No, no, no. Something isn't right here. I sometimes wish that my DH and his ex had a more amicable relationship but, so help me if he EVER put his EX before me in any aspect of our relationship there would be HELL to pay.
You need to remind him that YOU are his WIFE and will not tolerate coming in "second" to his previous marriage. I know that this is going to sound harsh but I think a little invesgtigating is in order regarding his inappropriate contact with his ex wife. Sucks that you are going through this! After reading the part where you had to listen to her yap on speaker phone I cringed.
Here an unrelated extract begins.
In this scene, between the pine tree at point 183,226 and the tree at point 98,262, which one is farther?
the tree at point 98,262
Ugh!

BETH01's picture

I have already fore-warned him, that the message I am getting is I either need to suck it up or we are done, his response was NO that's not what I am saying. I told him if things continued the way they have been we would be over for good, his response was that would be my fault, I said NO, not 100%, my fault you and she would also be the demise of our marriage. I know it must be stressful on him to have to put up with two women, but that IS 100% his fault as he allows it. He has told me they talk when I'm not around or her HB is not around as they don't want to upset us(that started before), but HELLO right there is a clue IT'S NOT right.
Funny thing is I don't need to remind him I am his wife, as he has said thatsame thing countless times to me, himself. That he loves me not her and that's why they are divorced, if he still loved/wanted her then they wouldn't have gotten divorced. But I kind of feel like a kid on the playground, this B**CH has her foot in my sandbox and he's playing with it and I am about ready to STOMP the shit out of it and him!! I swear if she had shown up at the hospital I really think I would have had a screaming meme fit!! After listening to her tell him about her marital problems, I am certain he's discussed ours with her and that he is the one that ever told her in the first place I had a problem with her.

Jules Winnfield's picture

Beth - I don't know how to say this gently but your H has spoken: the only issue he sees is that you, the wife he claims to love, have a problem with his behavior that makes you feel second to his xw AND he's blaming you for feeling that way. This is not loving behavior from a spouse.

Again, gently, YOU need to make a decision -- he has essentially said to you nothing is changing, get over it. Your decision is do you want to continue being second?

I'm sorry you're going through this. I know it sucks.